Another point of contention is the date of FARC disarmament. An exasperated President Santos demanded Monday the FARC finally choose a date after which its member would have a window in which to hand over their weapons. “The government demands a fixed, precise, clear date for the disarmament process to end,” Santos said, adding that “under no conditions may they date remain open-ended.”

Colombian newspaper El Tiempo cites sources within the FARC as stating the group would present a deadline shortly, though no official date has been set.

Colombian officials hope to put the completed peace deal up for a national vote, something the FARC has openly opposed.
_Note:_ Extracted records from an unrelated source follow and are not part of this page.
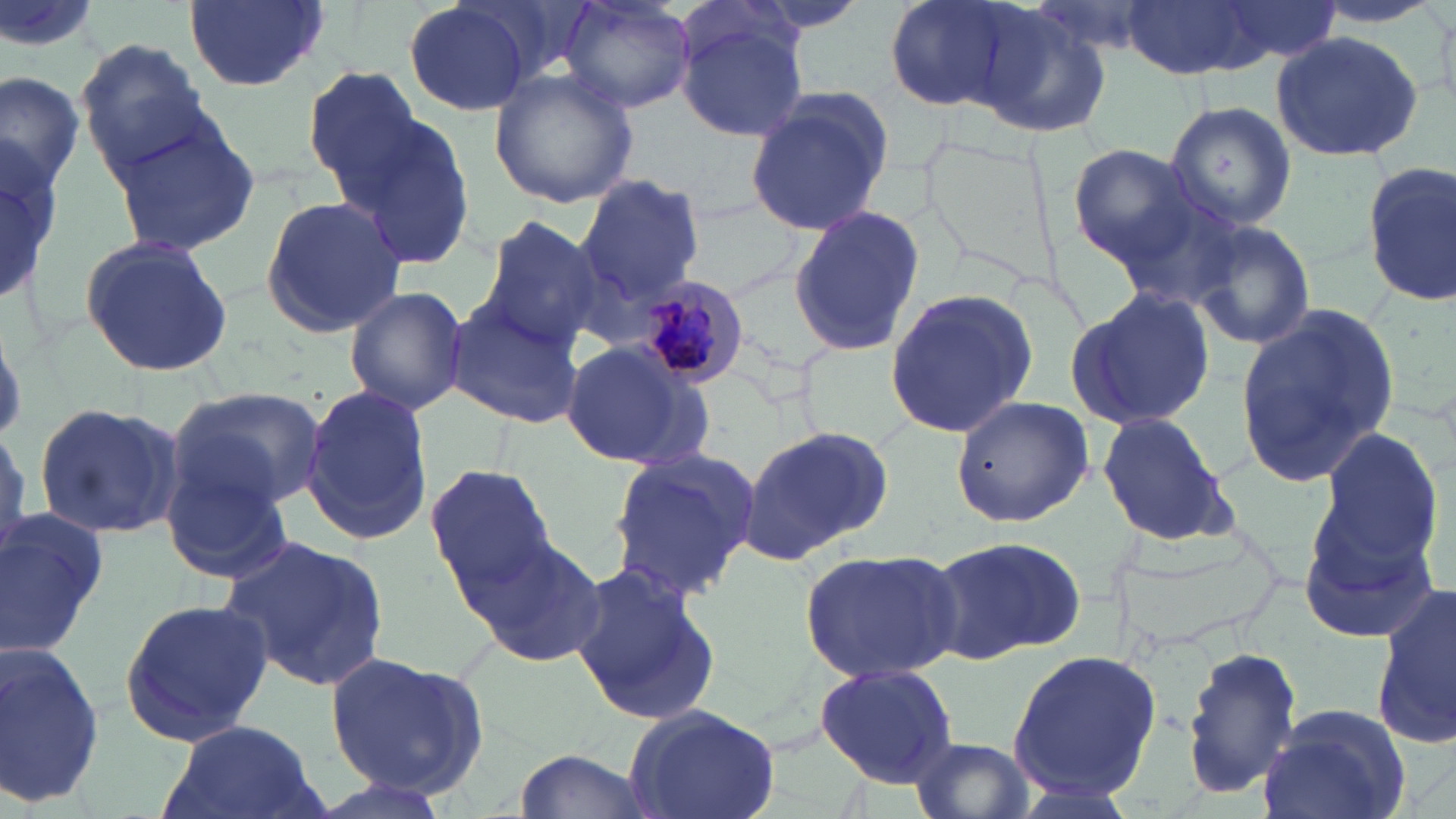
{
  "slide_level_diagnosis": "Plasmodium malariae",
  "stain": "May-Grünwald-Giemsa",
  "plasmodium_malariae_infected_red_blood_cell_locations": "approximate bounding boxes as (x1,y1)-(x2,y2) corner pairs in pixels: (638,276)-(751,387)",
  "magnification": "1000x",
  "image_size": "1456×819 pixels",
  "preparation": "thin blood smear",
  "uninfected_red_blood_cell_locations": "approximate bounding boxes as (x1,y1)-(x2,y2) corner pairs in pixels: (0,0)-(106,62), (184,0)-(328,92), (403,0)-(531,117), (557,0)-(698,114), (888,0)-(1035,112), (1118,0)-(1277,81), (1216,0)-(1339,66), (1302,2)-(1448,33), (1429,4)-(1456,115), (967,6)-(1116,139), (674,15)-(808,143), (1270,28)-(1423,163), (76,39)-(211,170), (304,66)-(427,188), (490,66)-(638,210), (0,70)-(84,199), (743,91)-(893,237), (1163,99)-(1296,231), (329,108)-(479,272), (103,111)-(261,257), (0,135)-(59,303), (1068,144)-(1202,265), (1361,158)-(1456,306), (574,175)-(704,309), (259,195)-(408,340), (1107,195)-(1251,312), (678,196)-(805,299), (790,207)-(928,357), (476,216)-(603,351), (1190,217)-(1318,352), (78,232)-(234,379), (344,285)-(468,416), (1067,287)-(1215,432), (883,289)-(1038,438), (443,299)-(586,427), (1234,305)-(1401,487), (561,339)-(708,468), (300,384)-(436,546), (166,387)-(326,510), (949,394)-(1094,527), (33,403)-(183,539), (1096,411)-(1237,548), (737,422)-(894,564), (1313,425)-(1449,575), (606,449)-(760,600), (159,459)-(295,585), (425,464)-(556,595), (1297,493)-(1439,642), (0,507)-(108,659), (462,529)-(607,670), (219,533)-(393,696), (924,533)-(1087,665), (797,545)-(967,685), (569,563)-(723,729), (1374,585)-(1456,749), (117,596)-(272,748), (0,644)-(105,807), (1181,645)-(1304,800), (1008,648)-(1162,800), (324,652)-(485,799), (815,662)-(958,789), (621,704)-(784,819), (1259,705)-(1415,819), (164,719)-(322,819), (909,735)-(1037,819), (510,747)-(656,819), (995,777)-(1147,819)",
  "modality": "light microscopy",
  "field_of_view": "one of a larger specimen"
}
They have reason for concern: studies show most Colombians are uncomfortable with the return of seasoned FARC terrorists to civilian life, becoming their neighbors and living close to their children. Santos’s approval rating has suffered significantly due to the deal; his current nationwide approval rating stands at 13 percent, with only 9 percent of Colombians aged 18 to 24 approving of the job he is doing. Only 21 percent of Colombians support the continuation of the peace process.

The only major support the process has received has been from Cuban dictator Raúl Castro, who inserted himself into the signing of an agreement to agree on a deal in September, and the Obama administration. During his visit to Cuba last week, Secretary of State John Kerry met with an assortment of FARC terrorists, later issuing a statement encouraging Colombians to support the process.